A historic building designed by Albert Kahn will get a 21st-century revamp when Wayne State University turns it into a $93 million biomedical research facility.
The Multidisciplinary Biomedical Research Facility project on Cass Avenue in midtown Detroit is supported in-part by $30 million of state funding written into Gov. Rick Snyder's budget for fiscal year 2013, according to Crain's Detroit Business. The university expects to break ground this year and open the building for business in 2015.
"[We're] capitalizing on the resources we have here," WSU President Allan Gilmour explained. He said the facility's location makes it ripe for collaboration -- Henry Ford Health System has already joined up with WSU, and the university's proximity to Detroit Medical Center and TechTown, where biotech goes commercial, could also lead to partnerships.

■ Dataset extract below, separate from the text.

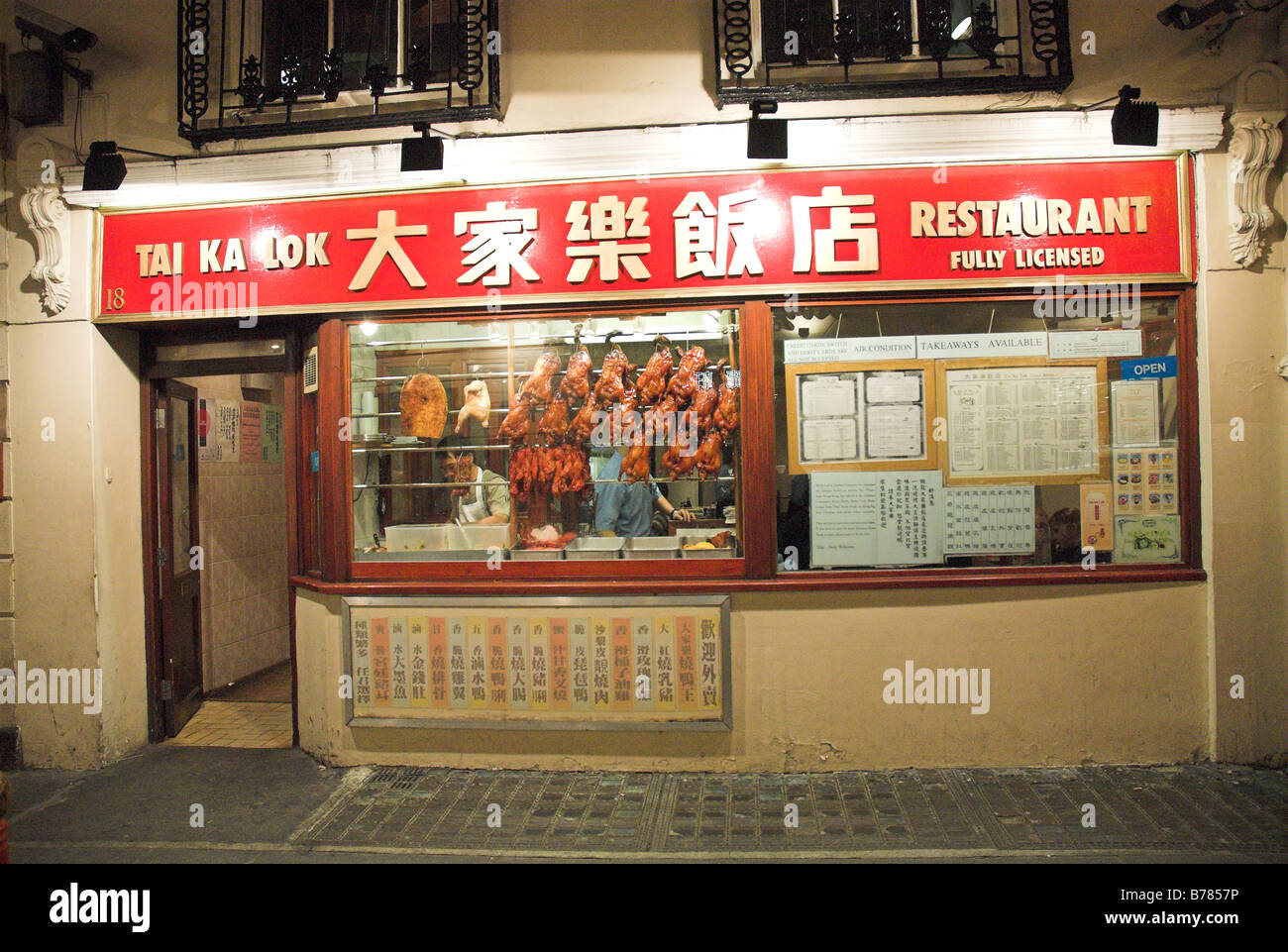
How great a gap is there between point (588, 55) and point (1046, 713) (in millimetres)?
5753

The School of Medicine, College of Engineering and math and economics departments are expected to get heavy use out of the facility, according to Crain's, and WSU expects to expand its faculty by more than 20 professors.

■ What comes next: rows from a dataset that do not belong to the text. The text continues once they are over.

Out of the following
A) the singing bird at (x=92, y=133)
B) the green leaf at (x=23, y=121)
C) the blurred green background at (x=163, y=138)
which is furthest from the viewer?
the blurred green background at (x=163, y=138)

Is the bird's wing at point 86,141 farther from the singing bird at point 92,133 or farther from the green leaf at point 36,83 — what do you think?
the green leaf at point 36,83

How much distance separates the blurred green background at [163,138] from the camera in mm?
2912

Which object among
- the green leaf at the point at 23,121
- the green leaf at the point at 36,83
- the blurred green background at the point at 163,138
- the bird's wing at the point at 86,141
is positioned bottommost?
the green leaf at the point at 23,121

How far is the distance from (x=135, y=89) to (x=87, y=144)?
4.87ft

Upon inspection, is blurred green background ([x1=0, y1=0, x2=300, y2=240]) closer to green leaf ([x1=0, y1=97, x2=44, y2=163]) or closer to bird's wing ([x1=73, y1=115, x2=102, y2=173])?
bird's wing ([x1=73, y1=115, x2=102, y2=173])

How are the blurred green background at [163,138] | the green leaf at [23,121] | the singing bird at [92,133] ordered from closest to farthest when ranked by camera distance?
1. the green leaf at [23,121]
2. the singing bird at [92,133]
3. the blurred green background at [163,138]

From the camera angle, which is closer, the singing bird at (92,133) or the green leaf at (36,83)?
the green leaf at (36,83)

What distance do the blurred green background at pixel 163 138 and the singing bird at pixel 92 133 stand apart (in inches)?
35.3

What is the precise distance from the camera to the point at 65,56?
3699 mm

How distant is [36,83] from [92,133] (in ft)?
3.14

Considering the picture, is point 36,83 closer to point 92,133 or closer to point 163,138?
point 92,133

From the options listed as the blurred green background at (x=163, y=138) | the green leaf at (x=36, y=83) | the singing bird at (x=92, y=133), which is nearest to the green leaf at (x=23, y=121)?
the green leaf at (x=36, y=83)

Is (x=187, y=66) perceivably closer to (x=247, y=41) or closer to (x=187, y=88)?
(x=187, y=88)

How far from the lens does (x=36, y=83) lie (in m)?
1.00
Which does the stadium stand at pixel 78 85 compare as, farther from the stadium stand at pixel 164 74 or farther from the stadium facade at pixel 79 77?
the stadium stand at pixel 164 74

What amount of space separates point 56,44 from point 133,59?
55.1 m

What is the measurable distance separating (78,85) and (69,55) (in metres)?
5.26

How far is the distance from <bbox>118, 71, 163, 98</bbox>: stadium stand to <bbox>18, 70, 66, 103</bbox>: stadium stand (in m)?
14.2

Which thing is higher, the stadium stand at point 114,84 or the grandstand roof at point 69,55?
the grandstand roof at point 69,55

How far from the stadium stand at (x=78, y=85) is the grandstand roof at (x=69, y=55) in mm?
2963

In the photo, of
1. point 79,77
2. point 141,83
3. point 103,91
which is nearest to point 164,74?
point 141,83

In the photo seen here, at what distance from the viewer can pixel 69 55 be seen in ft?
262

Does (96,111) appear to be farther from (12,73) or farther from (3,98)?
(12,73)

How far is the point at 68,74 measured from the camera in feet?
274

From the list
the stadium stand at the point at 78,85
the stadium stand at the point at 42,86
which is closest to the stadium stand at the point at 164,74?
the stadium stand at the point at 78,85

Gilmour said the facility will be geared toward graduate student use, rather than undergrads. "But we're doing our best to have undergraduates involved in research at Wayne State in general," he added.
WSU expects the research facility to hold appeal for prospective students and give the school a leg up for federal and pharmaceutical industry funding.
The shiny new structure will keep one foot planted in the past, however. Gilmour said the university would maintain the historic building, praising its high-quality construction. "Wind doesn't blow these places over," he said.
The building held the Dalgleish Cadillac dealership until 2009, when General Motors decided to close it, along with 1,000 other dealerships nationwide. WSU bought it for $1 million and originally intended it to be part of the TechTown complex.
Southfield architect firm Harley Ellis Devereaux Corp. won the bid for the new project, and according to Gilmour planners are aiming for silver LEED certification, a "green" building designation. The construction will start with the demolition of the nearby American Beauty Iron building, where a parking lot will be located, and will also include a new addition to the original building.